Strona:PL Maria Konopnicka - Cztery nowele.djvu/245

Z Wikiźródeł, wolnej biblioteki
Ta strona została skorygowana.

Udobruchał się w jednéj chwili.
— No, to ja zaczekam w bramie.
Pobiegła na górę. Pani przeraziła się jéj bladością.
— Co ci się stało? co to? z czego?...
— Nic, proszę pani. Nic. Chciałam tylko prosić o pół rubla...
Pani nie było to na rękę. Miesiąc się skończył, wydatki były obliczone ściśle, zasługi miały być Hance wypłacone dopiero po pierwszym. Próbowała tedy paktować.
— Na cóż ci to tak pilno pieniądze potrzebne? Wieczór już... nic przecież kupować nie będziesz...
Dziewczyna nie ustępowała, nie mogła ustąpić. Dostała wreszcie garstkę miedziaków i zaniosła je łapaczowi.
Przeliczył, wsypał do kieszeni zielonkowatego paltota i, kiwnąwszy głową, rzekł z odcieniem życzliwości w głosie:
— Bądź panna zdrowa. Jak będę miał czas, to zajrzę.
Mówił to tak dobrodusznie, jakby był najszczerzéj zapraszanym gościem.

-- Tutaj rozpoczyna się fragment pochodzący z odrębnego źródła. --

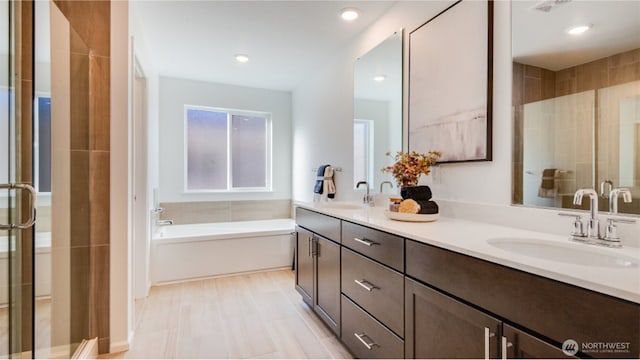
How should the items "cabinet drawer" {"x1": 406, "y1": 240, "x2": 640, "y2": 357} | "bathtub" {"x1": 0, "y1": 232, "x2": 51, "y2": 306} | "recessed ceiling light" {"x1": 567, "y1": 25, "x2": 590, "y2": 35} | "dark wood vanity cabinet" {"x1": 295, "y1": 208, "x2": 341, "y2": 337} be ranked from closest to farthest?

Po Hance przeszedł płomień nienawiści.
...Jak będzie miał czas! Bodajżeś go nigdy nie miał, przeklętniku! Bodajże ci brakło czasu na skonanie... na wezwanie imienia boskiego w śmiertelnéj godzinie!...
Zacisnęła splecione ręce, aż jéj w stawach trzasło.
Łapacz tymczasem szedł sobie zwolna ulicą, rozglądając się obojętnie dokoła. Można go było wziąć za podupadłego oficyalistę jakiegoś prywatnego biura.